## Directive
Repeat the entries below word for word, from the line that contains "Upon examining this" through the final line of the entries. Leave the pictures out of your answer.

[Saved entries]
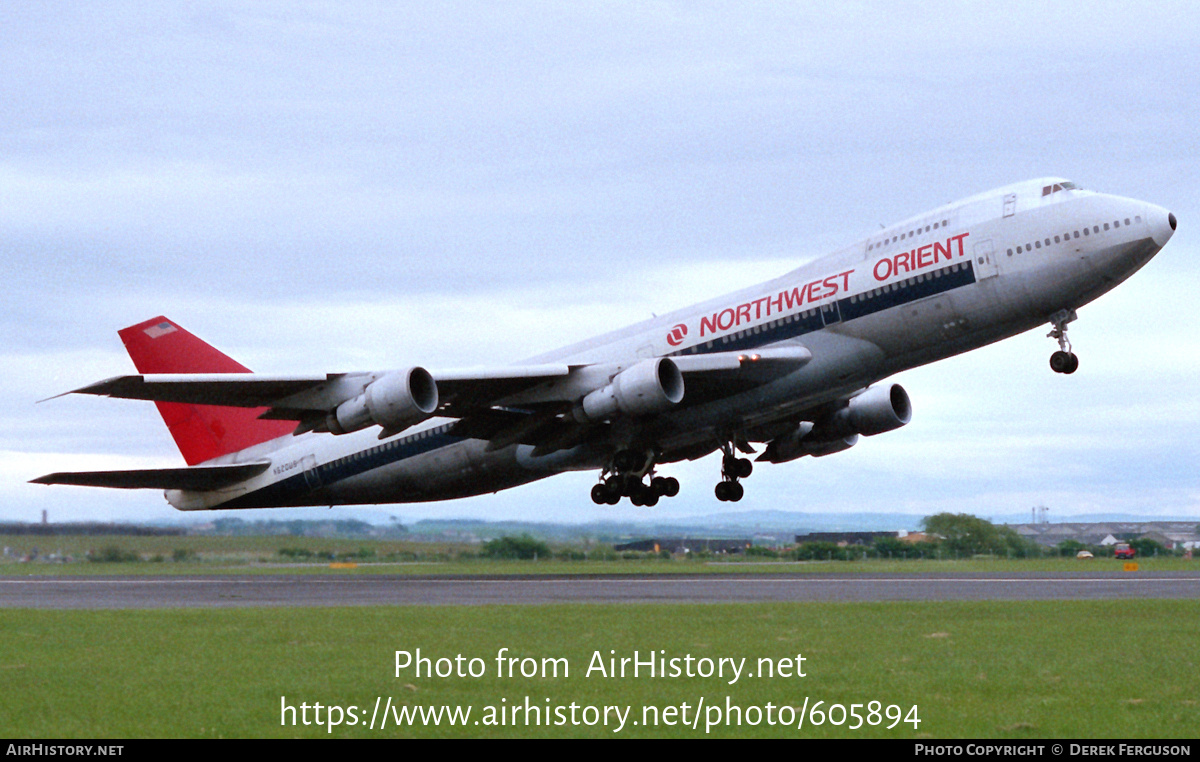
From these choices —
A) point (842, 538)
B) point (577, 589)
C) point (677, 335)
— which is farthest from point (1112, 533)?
point (577, 589)

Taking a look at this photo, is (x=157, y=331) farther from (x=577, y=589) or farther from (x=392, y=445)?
(x=577, y=589)

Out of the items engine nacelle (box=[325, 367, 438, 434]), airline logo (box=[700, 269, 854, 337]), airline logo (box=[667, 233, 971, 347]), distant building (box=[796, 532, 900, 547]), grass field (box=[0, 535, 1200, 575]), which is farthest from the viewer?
distant building (box=[796, 532, 900, 547])

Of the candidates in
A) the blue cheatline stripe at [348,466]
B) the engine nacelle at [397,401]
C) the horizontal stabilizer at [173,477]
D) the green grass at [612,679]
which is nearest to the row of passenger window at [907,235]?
the engine nacelle at [397,401]

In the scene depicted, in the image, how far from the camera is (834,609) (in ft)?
71.6

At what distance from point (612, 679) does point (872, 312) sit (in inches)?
776

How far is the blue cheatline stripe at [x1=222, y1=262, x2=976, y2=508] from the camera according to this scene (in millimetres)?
30906

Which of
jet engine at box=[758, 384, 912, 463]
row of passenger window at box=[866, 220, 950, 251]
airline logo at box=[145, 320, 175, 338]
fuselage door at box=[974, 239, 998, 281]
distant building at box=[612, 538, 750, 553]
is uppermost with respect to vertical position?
row of passenger window at box=[866, 220, 950, 251]

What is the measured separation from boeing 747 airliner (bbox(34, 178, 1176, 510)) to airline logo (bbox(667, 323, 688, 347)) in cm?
8

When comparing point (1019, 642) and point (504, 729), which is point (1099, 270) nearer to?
point (1019, 642)

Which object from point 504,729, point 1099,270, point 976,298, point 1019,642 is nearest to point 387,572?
→ point 976,298

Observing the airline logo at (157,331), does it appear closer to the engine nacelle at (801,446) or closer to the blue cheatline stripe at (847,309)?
the blue cheatline stripe at (847,309)

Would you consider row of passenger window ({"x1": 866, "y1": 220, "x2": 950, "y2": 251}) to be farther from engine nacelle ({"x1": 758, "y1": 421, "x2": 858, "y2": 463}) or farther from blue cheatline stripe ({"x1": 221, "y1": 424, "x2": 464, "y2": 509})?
blue cheatline stripe ({"x1": 221, "y1": 424, "x2": 464, "y2": 509})

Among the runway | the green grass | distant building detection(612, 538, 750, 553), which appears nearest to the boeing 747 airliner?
the runway

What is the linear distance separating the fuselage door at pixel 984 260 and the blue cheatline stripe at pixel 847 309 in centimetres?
15
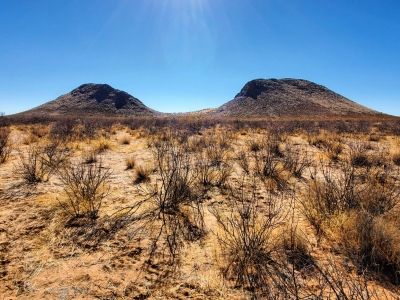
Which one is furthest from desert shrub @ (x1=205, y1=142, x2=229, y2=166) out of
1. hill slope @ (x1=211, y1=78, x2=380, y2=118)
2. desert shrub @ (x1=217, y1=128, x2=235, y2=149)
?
hill slope @ (x1=211, y1=78, x2=380, y2=118)

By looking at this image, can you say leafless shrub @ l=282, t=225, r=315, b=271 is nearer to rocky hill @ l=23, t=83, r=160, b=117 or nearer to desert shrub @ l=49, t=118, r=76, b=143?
desert shrub @ l=49, t=118, r=76, b=143

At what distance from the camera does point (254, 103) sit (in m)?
59.8

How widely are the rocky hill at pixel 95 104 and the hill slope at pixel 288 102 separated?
29.0 meters

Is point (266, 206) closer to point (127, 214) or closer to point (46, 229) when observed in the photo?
point (127, 214)

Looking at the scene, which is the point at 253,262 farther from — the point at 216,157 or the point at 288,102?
the point at 288,102

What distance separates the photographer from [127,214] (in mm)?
2857

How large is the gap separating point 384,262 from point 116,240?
8.65 ft

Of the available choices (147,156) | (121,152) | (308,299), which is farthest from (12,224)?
(121,152)

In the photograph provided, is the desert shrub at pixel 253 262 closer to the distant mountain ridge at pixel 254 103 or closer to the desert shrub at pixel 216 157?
the desert shrub at pixel 216 157

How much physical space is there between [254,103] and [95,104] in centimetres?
4921

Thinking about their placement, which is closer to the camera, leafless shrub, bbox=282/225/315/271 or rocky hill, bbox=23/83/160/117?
leafless shrub, bbox=282/225/315/271

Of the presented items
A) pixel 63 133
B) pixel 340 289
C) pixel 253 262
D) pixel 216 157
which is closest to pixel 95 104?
pixel 63 133

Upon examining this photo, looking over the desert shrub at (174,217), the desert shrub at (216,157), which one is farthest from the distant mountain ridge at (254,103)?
the desert shrub at (174,217)

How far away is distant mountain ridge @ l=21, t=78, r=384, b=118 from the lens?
179ft
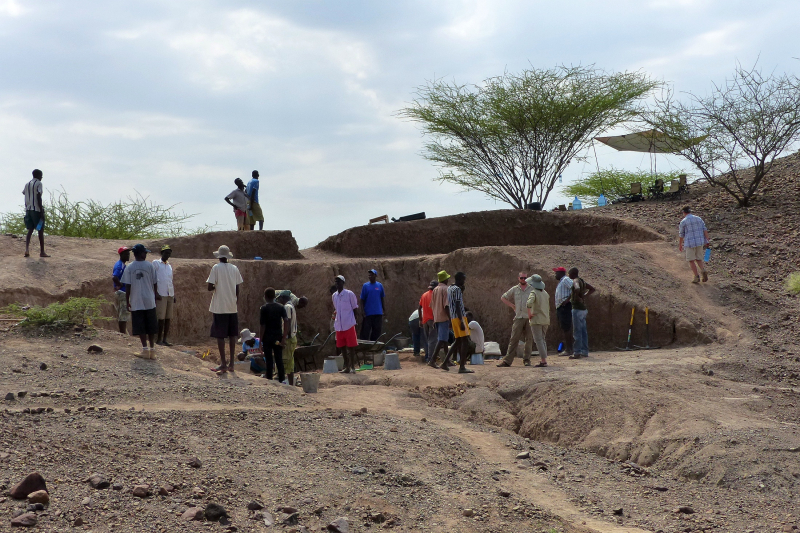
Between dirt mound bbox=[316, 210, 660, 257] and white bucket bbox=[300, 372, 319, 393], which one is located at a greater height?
dirt mound bbox=[316, 210, 660, 257]

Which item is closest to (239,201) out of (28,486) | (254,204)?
(254,204)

## The response
Upon examining this photo, looking over the desert shrub at (174,217), the desert shrub at (216,157), which one is farthest from the distant mountain ridge at (254,103)?
the desert shrub at (174,217)

How far away is distant mountain ridge @ l=21, t=78, r=384, b=118 from the lens?
179ft
Between dirt mound bbox=[316, 210, 660, 257] and white bucket bbox=[300, 372, 319, 393], which one is located at a greater height?
dirt mound bbox=[316, 210, 660, 257]

Which item is closest to (239,201) out of (28,486) | (254,204)?
(254,204)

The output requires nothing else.